The activation energy of the reaction between ozone and unsaturated rubber is very low, and the reaction is extremely easy to carry out. The reaction occurs until the double bonds of the rubber have been completely consumed, and a silver white film that loses elasticity is formed on the surface of the rubber. As long as there is no external force causing the film to crack, the rubber will no longer continue to undergo ozonation. If the rubber that has already undergone ozone oxidation is stretched or subjected to dynamic deformation, the generated ozone oxidation film will crack, exposing the new rubber surface and reacting with ozone, causing the cracks to continue to grow.

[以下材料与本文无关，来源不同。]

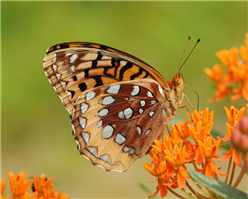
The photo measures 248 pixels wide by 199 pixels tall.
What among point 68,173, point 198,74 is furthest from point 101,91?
point 198,74

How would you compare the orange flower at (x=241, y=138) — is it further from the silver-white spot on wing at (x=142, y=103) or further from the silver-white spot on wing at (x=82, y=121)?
the silver-white spot on wing at (x=82, y=121)

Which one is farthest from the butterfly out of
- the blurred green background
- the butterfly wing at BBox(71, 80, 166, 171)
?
the blurred green background

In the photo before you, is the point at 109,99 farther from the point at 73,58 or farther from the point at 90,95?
the point at 73,58

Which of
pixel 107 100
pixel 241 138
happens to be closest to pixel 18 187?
pixel 107 100

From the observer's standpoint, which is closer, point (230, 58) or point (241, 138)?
point (241, 138)

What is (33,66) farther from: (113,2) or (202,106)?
(202,106)
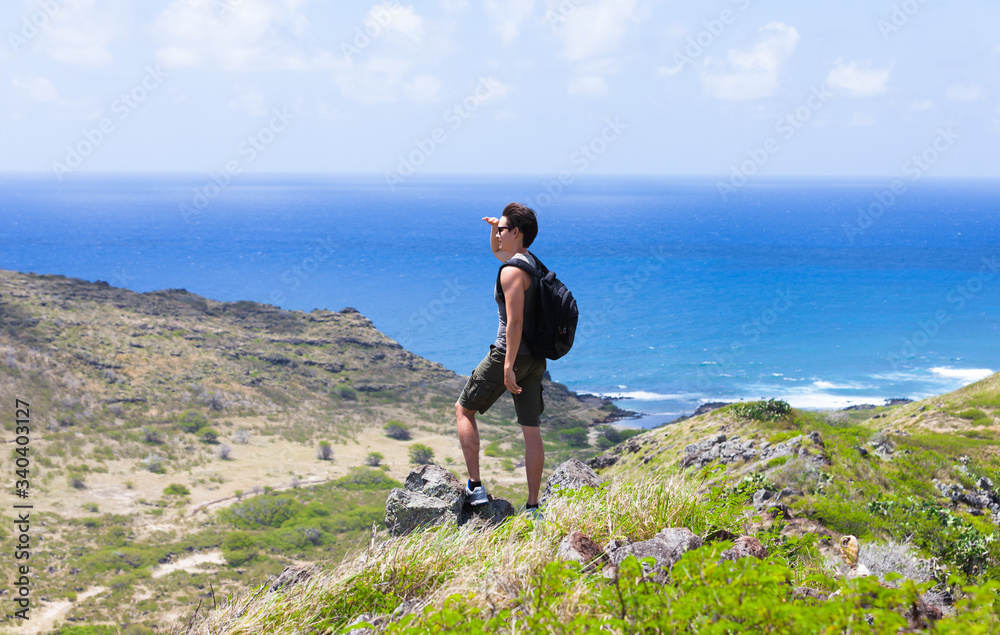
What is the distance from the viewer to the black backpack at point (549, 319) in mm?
5750

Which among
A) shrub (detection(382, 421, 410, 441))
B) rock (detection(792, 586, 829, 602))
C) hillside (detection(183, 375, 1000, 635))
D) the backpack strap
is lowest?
rock (detection(792, 586, 829, 602))

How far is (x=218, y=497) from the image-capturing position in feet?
114

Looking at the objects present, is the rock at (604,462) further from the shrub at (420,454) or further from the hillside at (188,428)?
the shrub at (420,454)

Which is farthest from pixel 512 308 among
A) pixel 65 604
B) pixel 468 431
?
pixel 65 604

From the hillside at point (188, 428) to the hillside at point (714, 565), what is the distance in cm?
1678

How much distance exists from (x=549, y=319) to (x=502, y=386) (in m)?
0.82

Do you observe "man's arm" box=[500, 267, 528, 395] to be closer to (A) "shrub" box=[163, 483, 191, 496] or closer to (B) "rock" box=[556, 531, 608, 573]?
(B) "rock" box=[556, 531, 608, 573]

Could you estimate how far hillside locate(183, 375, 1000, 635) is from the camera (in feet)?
10.7

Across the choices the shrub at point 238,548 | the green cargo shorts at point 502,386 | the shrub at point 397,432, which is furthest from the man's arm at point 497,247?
the shrub at point 397,432

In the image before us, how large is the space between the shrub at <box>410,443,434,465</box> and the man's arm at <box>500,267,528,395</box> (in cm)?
3514

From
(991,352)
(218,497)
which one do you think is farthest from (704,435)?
(991,352)

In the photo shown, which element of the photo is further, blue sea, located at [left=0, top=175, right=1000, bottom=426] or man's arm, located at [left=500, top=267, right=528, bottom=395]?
blue sea, located at [left=0, top=175, right=1000, bottom=426]

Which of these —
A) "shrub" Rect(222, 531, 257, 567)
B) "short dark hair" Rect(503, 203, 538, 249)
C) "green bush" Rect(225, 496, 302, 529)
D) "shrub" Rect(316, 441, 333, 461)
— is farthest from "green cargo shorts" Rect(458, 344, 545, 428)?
"shrub" Rect(316, 441, 333, 461)

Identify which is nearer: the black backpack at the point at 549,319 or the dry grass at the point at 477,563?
the dry grass at the point at 477,563
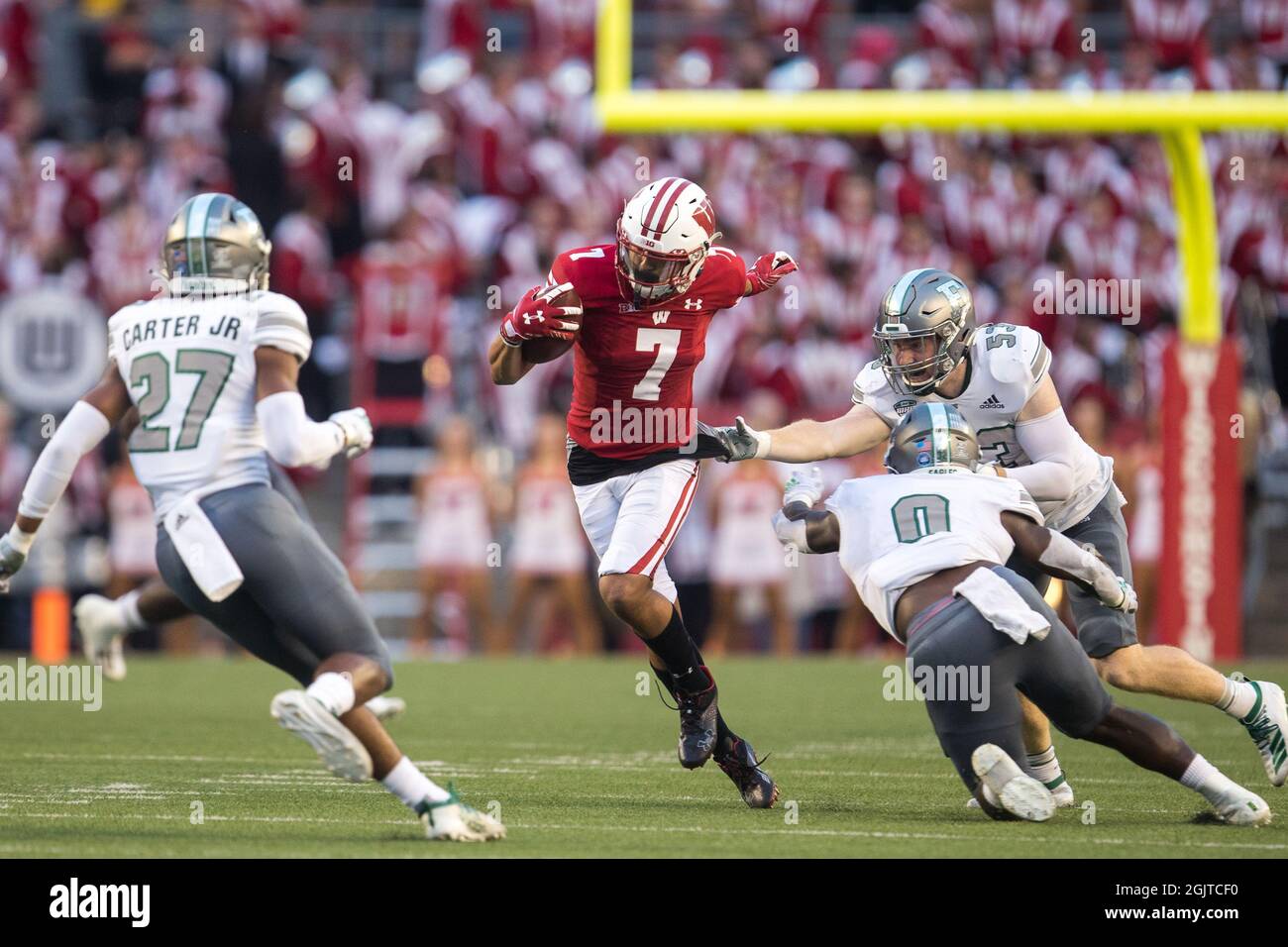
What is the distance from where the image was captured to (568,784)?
253 inches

饱和橡胶不含双键，虽然能与臭氧反应，但反应进行缓慢，不易开裂。许多人对不饱和橡胶中气味氧化裂纹的产生和生长进行了研究。这些研究人员根据自己的实验数据提出了裂纹形成和生长的机理。例如，有人认为开裂的发生是由于臭氧氧化物在应力下分解产生的分子链断裂的趋势，导致彼此分离的趋势比重新结合的趋势更大。裂解的生长与臭氧浓度和橡胶分子链的迁移率有关。当臭氧浓度一定时，分子链的迁移率越大，裂纹生长越快。也有人认为，臭氧裂解的产生和生长，与橡胶臭氧氧化形成的臭氧氧化物薄层的物理性质以及与原橡胶表层物理性质的差异有关。例如，专家认为橡胶的臭氧化过程是一个物理和化学同时发生的过程。当橡胶与臭氧接触时，表面的双键迅速与臭氧反应，大多生成臭氧氧化物，使原本光滑的橡胶链迅速转变为含有许多臭氧氧化物环的刚性链。当应力施加到橡胶上时，它会拉伸并展开橡胶链，导致更多的双键与臭氧接触，使橡胶链更脆，并包含更多的臭氧环。脆性表面在应力或动态应力下容易开裂。
Many people have conducted research on the generation and growth of odor oxidation cracking in unsaturated rubber. These researchers have proposed the mechanisms of crack formation and growth based on their own experimental data. For example, some people believe that the occurrence of cracking is due to the tendency of broken molecular chains generated by the decomposition of ozone oxides under stress, resulting in a greater tendency to separate from each other than to recombine. The growth of cracking is related to the concentration of ozone and the mobility of rubber molecular chains. When the ozone concentration is constant, the greater the mobility of the molecular chains, the faster the crack growth. Some people also believe that the generation and growth of ozone cracking are related to the physical properties of the ozone oxide thin layer formed by rubber ozone oxidation and the difference in physical properties from the original rubber surface layer.